I visited three or four prisons and Aiud had a very vintage look, which I liked enormously. In the second week I stayed there I slowly got to know the inmates – little by little I got closer to them and they were more neutral towards me, like when they were working or reading in the library, or visiting the prison's chapel.


The chapel in Aiud prison

How different was the situation in Romanian prisons before Romania joined the European Union?
When I was first in Aiud in 2005 inmates were still wearing khaki uniforms – except those who were serving life sentences; they wore orange uniforms. After Romania joined the EU they got rid of the uniforms and inmates were allowed to wear their own clothes.

Another thing is that, before they joined, the concept of conjugal visits didn't exist in Romania. So there was no space where inmates could be intimate with their spouses. That changed. And I took some photos with inmates wearing handcuffs in 2005 and 2006. When I came back in 2008, I wasn't allowed to take photos with handcuffs – new rules.

What struck you most when you got to know the different types of inmates a little better?
One thing I thought was really interesting was that between 2005 and 2006 I noticed that most of the inmates that borrowed books from the library were the ones in the maximum security ward of the prison. When I asked the guards why that was, they told me that the inmates who were locked up there had committed more intelligent and premeditated crimes and had received harsher sentences for that.

They were generally more interested in reading and they were there for a longer time – so more invested in educating themselves in prison. In the book, I have one photo of an inmate who just reminded me so much of an engineering student. I asked him what he had done, and he told me he was found guilty of armed robbery. A guy who's in for a bit for stealing a few wallets is not necessarily interested in books in the same way.


A poem written by an inmate

Flowers…behind the walls

Whoever you are, reader, please understand that I didn't write this just to pass time.

If you don't have the patience to read between the lines, so you can understand the essence of my words, then you'd better not bother to read.

If you sincerely wish to analyse the good and the bad parts of my writing, then you're welcome to my anonymous text.
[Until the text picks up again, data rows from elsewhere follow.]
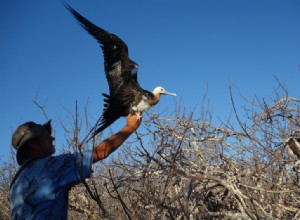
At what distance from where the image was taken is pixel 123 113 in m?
4.30

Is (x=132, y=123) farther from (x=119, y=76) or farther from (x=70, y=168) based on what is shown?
(x=119, y=76)

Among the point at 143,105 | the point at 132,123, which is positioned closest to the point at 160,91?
the point at 143,105

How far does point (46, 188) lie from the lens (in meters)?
1.49

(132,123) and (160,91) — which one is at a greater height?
(160,91)

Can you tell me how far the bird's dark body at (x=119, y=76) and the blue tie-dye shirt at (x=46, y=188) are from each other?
259 cm

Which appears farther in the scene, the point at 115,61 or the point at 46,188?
the point at 115,61

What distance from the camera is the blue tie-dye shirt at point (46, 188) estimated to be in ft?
4.87

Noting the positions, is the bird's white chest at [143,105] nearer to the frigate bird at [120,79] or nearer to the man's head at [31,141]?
the frigate bird at [120,79]

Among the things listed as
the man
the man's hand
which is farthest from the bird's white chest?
the man

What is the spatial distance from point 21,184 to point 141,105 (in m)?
2.97

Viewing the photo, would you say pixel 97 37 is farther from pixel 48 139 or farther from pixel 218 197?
pixel 48 139

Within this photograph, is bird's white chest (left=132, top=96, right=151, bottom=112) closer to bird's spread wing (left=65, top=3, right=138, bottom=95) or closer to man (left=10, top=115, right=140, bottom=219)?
bird's spread wing (left=65, top=3, right=138, bottom=95)

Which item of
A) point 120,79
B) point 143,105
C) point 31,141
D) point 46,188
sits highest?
point 120,79

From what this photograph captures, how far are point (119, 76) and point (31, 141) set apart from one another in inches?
114
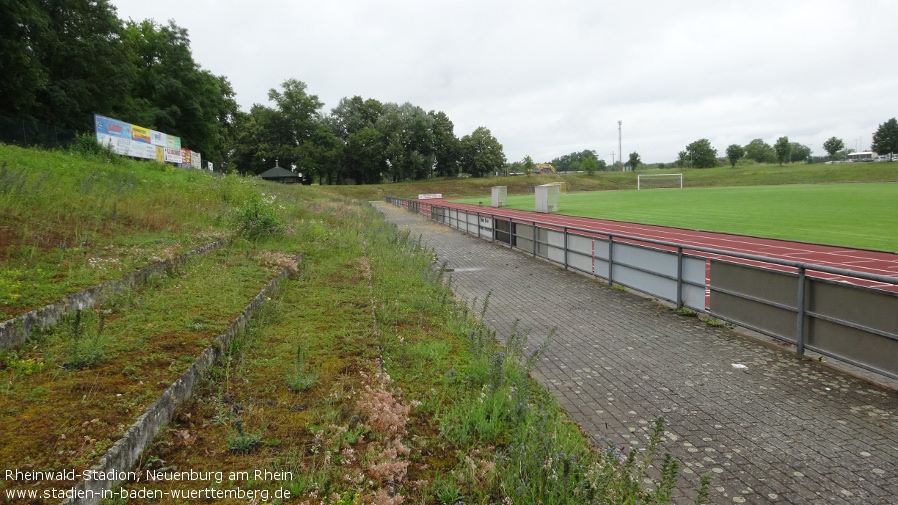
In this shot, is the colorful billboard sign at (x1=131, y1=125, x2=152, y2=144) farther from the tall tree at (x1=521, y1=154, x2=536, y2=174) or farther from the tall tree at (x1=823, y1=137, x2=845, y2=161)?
the tall tree at (x1=823, y1=137, x2=845, y2=161)

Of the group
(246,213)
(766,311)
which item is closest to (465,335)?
(766,311)

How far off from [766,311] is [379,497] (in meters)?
6.23

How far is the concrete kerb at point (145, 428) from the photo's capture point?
2.55m

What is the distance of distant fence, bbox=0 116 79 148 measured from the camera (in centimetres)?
2238

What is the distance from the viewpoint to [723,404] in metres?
4.96

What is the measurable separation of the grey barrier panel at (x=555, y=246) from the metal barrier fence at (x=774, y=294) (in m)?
1.36

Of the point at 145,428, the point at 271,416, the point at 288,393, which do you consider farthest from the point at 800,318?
the point at 145,428

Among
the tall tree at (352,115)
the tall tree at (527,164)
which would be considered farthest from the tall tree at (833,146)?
the tall tree at (352,115)

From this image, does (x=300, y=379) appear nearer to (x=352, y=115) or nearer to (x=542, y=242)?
(x=542, y=242)

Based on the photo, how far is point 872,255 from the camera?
1524 centimetres

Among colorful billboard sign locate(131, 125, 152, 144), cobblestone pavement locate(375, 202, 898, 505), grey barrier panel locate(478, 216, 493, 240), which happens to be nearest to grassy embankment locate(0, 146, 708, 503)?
cobblestone pavement locate(375, 202, 898, 505)

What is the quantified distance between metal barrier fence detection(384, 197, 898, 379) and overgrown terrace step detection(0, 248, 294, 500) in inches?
258

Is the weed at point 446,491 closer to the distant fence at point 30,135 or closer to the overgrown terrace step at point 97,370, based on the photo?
the overgrown terrace step at point 97,370

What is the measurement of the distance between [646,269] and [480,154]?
95846 mm
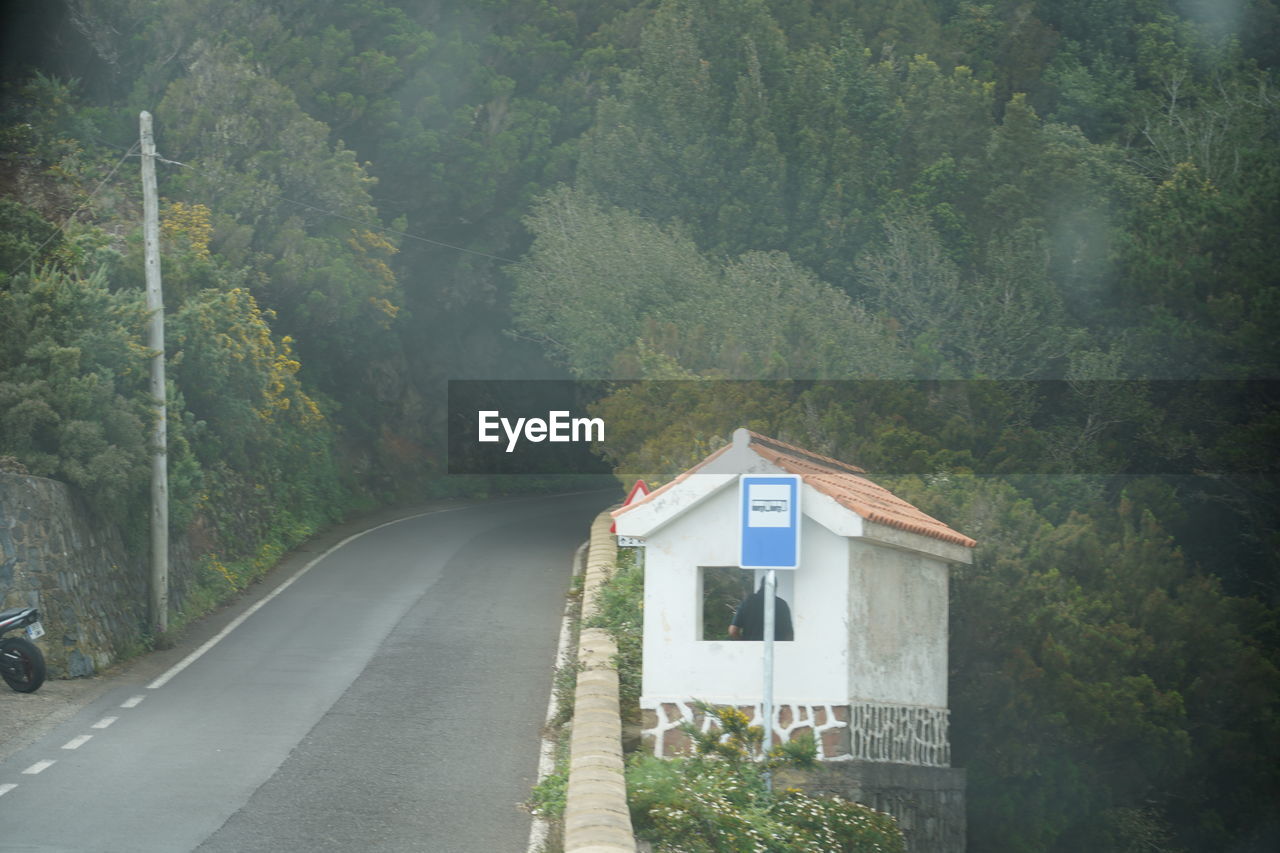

How did this kind of photography relate to your other work?
I'd been working in fashion photography and, at first, I mostly saw the inmates as models, in a way. But when I came back in 2008, when I was so much more familiar with the subject and the inmates, I realised they seemed more like the celebrities I used to photograph. They were much more sincere and I felt more at ease around them. The atmosphere was completely different than in fashion photography.

How has this experience stayed with you?
The interactions I had with the inmates made a lasting impression on me. They were completely different people than who I was used to working with. It opened up another side of society for me. In 2005 and 2006 I was working on these extremes – fashion photography and this project. It helped me to fully transition to the kind of work I'm doing now.

The showers in Aiud prison

Poetry by an inmate

What is the meaning?

Let me tell you a poem about me
Police came into my house
And took me by surprise
Just as I was having dinner
With my family

I was with my children
Who always made me happy
But they broke into my house disrespectfully
And scared the life out of my little boy

They pushed me into a van, ruthlessly
And told me they were taking me to Sibiu

There they stressed me out and locked me up
In a place where the sun doesn't set
And I am so alone.


Cosmin Bumbuț's work will be exhibited at the European Month of Photography in Berlin, until the 31st of October.